La questione oggetto di controversia e il suo inquadramento
La giurisprudenza di merito è divisa sul punto e la decisione qui commentata ritiene di aderire a quel filone che ravvisa una discriminazione indiretta nella situazione del dipendente oggetto del provvedimento espulsivo (v., per l'esclusione della discriminazione indiretta, Trib. Lodi 12 settembre 2022).
Questa discriminazione è suggellata dal comportamento del datore di lavoro che computa nel periodo di comporto anche le assenze correlate alla disabilità del lavoratore, sulla base della definizione di discriminazione indiretta, la quale sussiste quando una disposizione, un criterio o una prassi apparentemente neutri possono mettere in una posizione di particolare svantaggio le persone portatrici di un particolare handicap a meno che: i) tale disposizione, tale criterio o tale prassi siano oggettivamente giustificati da una finalità legittima e i mezzi impiegati per il suo conseguimento siano appropriati e necessari; o che ii) nel caso di persone portatrici di un particolare handicap, il datore di lavoro o qualsiasi persona o organizzazione a cui sia obbligato dalla legislazione nazionale ad adottare misure adeguate, conformemente ai principi di cui all'articolo 5, per ovviare agli svantaggi provocati da tale disposizione, tale criterio o tale prassi, secondo la nota definizione contenuta nell'art. 2, lett. b), direttiva 2000/78/CE. Questa disposizione, come noto, è stata trasfusa nel d.lgs. 216/2003, di attuazione della direttiva, nel senso che "sussiste una discriminazione indiretta nel caso in cui una disposizione, un criterio, una prassi, un atto, un patto o un comportamento apparentemente neutri possono mettere le persone che professano una determinata religione o ideologia di altra natura, le persone portatrici di handicap, le persone di una particolare età o di un orientamento sessuale in una situazione di particolare svantaggio rispetto ad altre persone" (art. 2, lettera b).
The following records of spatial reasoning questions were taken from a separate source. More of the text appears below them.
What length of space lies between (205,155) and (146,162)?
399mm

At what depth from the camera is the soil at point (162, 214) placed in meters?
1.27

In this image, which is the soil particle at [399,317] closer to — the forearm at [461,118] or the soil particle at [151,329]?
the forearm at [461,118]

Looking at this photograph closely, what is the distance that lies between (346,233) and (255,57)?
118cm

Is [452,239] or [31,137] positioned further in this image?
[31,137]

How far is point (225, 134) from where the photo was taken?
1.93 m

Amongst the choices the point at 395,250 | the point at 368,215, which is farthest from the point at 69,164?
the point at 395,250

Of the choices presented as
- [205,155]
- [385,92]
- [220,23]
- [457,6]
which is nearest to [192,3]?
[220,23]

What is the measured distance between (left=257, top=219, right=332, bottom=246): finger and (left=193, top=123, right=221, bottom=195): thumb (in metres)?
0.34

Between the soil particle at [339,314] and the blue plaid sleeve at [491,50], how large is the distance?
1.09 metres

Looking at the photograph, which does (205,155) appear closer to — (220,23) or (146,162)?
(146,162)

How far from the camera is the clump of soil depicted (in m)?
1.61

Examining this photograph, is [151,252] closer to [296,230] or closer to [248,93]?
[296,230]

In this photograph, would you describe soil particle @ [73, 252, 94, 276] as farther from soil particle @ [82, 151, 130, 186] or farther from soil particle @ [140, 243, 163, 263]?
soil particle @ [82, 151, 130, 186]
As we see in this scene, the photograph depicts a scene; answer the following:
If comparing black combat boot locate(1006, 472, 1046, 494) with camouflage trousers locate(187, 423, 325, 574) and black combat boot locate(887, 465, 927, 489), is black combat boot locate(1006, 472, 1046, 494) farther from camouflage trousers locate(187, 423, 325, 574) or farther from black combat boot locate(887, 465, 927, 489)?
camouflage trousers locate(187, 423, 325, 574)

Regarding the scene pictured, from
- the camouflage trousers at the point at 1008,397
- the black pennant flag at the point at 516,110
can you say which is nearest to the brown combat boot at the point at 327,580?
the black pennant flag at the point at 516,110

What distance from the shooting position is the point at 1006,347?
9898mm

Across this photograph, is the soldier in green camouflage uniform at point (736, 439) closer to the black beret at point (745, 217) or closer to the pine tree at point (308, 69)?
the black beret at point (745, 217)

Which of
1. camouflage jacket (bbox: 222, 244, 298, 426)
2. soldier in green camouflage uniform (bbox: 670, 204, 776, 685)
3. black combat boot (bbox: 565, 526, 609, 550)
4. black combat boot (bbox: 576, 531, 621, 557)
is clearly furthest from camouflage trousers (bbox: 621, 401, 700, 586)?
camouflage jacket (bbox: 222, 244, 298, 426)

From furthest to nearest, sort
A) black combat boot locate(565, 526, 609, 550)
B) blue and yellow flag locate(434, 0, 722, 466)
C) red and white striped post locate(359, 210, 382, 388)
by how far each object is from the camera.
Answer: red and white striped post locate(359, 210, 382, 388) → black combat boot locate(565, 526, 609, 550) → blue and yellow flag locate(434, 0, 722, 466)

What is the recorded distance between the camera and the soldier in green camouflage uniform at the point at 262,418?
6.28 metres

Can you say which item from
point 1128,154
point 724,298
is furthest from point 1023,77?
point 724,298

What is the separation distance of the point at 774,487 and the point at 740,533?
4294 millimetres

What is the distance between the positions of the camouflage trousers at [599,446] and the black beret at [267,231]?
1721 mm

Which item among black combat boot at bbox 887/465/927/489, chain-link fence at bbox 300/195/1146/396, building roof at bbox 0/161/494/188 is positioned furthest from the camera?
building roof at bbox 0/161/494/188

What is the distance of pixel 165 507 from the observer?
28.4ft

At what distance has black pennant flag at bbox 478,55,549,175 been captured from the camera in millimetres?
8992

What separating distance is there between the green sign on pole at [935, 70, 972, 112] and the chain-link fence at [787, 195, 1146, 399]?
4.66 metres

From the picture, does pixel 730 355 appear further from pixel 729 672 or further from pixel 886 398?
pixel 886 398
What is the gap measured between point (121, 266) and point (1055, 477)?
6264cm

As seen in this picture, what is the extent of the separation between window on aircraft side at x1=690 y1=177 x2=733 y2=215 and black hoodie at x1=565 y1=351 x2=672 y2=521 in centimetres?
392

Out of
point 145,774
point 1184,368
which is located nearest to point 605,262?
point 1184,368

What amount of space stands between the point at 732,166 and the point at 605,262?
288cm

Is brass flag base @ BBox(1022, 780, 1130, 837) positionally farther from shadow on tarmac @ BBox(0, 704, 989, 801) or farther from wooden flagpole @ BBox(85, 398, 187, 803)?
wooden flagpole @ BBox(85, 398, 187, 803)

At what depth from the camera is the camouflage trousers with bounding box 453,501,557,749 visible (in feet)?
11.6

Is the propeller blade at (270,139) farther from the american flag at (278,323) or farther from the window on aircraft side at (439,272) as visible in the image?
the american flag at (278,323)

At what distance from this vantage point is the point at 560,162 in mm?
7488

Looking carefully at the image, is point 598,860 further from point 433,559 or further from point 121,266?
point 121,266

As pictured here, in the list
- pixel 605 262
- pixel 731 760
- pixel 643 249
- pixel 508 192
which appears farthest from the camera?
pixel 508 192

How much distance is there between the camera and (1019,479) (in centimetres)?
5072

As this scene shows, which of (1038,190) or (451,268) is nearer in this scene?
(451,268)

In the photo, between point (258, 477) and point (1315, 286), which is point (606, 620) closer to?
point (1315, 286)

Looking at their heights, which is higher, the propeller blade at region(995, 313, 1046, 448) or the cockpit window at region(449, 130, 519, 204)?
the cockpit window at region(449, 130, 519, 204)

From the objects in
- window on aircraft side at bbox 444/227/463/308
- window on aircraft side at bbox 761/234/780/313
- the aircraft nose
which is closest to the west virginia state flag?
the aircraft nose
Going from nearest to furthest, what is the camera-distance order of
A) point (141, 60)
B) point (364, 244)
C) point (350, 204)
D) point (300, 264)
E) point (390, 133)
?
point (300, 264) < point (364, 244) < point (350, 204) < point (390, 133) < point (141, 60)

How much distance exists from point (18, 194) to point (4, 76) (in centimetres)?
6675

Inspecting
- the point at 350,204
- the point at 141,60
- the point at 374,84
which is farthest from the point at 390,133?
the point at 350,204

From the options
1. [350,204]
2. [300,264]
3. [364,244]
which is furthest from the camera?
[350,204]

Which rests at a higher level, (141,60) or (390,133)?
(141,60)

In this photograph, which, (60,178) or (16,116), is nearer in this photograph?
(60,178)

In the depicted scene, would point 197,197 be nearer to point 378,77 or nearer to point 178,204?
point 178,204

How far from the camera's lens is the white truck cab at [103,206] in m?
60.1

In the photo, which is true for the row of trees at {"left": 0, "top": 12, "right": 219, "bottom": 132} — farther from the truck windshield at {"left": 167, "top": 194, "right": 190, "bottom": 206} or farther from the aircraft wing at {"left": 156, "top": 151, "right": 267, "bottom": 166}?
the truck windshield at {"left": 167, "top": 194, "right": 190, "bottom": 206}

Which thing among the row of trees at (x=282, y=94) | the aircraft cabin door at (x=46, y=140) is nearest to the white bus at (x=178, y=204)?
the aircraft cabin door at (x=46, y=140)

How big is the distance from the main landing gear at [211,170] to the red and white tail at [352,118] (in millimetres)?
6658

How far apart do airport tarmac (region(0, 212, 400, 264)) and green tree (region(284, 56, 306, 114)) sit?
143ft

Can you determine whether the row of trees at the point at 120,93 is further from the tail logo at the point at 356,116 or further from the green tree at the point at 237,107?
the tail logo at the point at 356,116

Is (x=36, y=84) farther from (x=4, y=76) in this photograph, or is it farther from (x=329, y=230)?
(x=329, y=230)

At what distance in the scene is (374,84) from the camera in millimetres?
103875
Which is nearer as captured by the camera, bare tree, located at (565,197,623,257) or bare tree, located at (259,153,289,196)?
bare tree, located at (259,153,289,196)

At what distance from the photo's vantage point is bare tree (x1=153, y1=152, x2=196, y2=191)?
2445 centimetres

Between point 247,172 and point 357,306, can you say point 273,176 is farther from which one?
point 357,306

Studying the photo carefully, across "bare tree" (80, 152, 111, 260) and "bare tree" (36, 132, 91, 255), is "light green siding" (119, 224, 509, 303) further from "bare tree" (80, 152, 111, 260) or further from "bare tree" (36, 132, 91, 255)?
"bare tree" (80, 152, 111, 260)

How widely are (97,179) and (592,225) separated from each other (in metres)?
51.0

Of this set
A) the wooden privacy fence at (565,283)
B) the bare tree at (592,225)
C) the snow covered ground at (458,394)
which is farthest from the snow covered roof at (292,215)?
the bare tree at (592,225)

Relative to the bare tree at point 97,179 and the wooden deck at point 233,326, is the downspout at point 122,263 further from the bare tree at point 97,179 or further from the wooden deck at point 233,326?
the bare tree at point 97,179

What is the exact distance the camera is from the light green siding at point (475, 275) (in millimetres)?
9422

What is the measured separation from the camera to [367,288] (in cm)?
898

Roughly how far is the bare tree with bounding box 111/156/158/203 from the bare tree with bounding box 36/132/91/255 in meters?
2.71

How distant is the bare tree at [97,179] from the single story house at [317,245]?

All'orientamento giurisprudenziale che si allinea a questa previsione e classificazione, possono riportarsi diversi orientamenti che valutano la fattispecie sulla base di diversi presupposti e considerazioni.
Infatti, si sostiene, da un lato, che la tutela antidiscriminatoria è esclusa se il lavoratore interessato è adibito a mansioni compatibili con il suo stato di disabilità, in base ad una ragionevole scelta organizzativa del datore di lavoro, prospettando, in questo senso, una condizione di lavoro del tutto assimilabile a quella dei suoi colleghi (App. Palermo 14 febbraio 2022, n. 111; Trib. Bologna 19 maggio 2022, n. 230)
Dall'altro lato, vi è chi ritiene che l'ordinamento giuridico nazionale prevede un complesso supporto di vantaggi e/o tutele da potersi qualificare come compensativo della situazione relativa all'inclusione delle assenze nel periodo di comporto (App. Torino 3 novembre 2021, n. 604; Trib. Milano 23 gennaio 2017, n. 1883).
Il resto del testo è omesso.